Restate all data exactly. No images.
[Raw data — start]
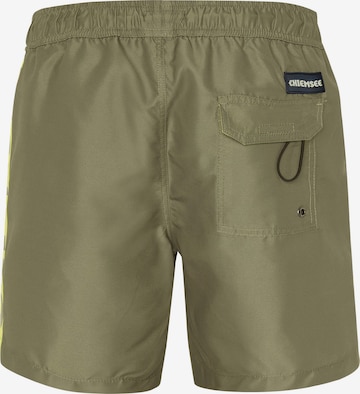 Regular Shorts de bain CHIEMSEE en vert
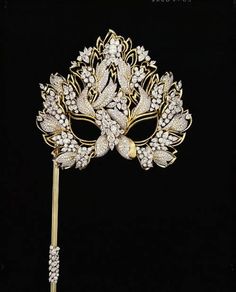 Máscara Haunted Masquerade, Elizabeth Taylor Diamond, Bella Venice, Elizabeth Taylor Jewelry, Masked Ball, Venetian Masks, Mardi Gras Mask, Amber Rose, Carnival Masks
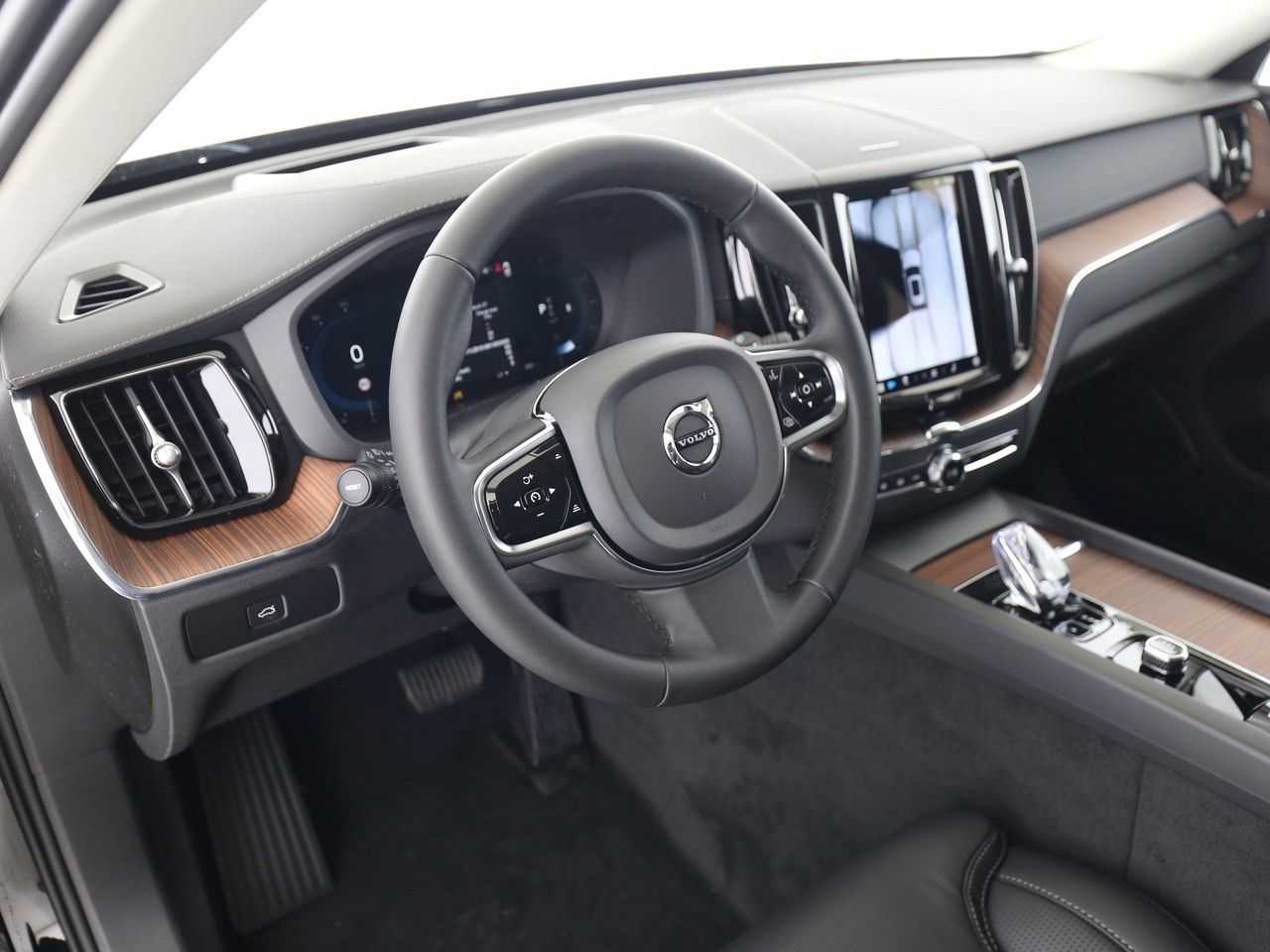 Volvo  B4 Ultimate Dark AWD*Luft*Massag*Standh*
[Raw data — finish]
Task result →
 Regular Shorts de bain CHIEMSEE en vert
 Máscara Haunted Masquerade, Elizabeth Taylor Diamond, Bella Venice, Elizabeth Taylor Jewelry, Masked Ball, Venetian Masks, Mardi Gras Mask, Amber Rose, Carnival Masks
 Volvo  B4 Ultimate Dark AWD*Luft*Massag*Standh*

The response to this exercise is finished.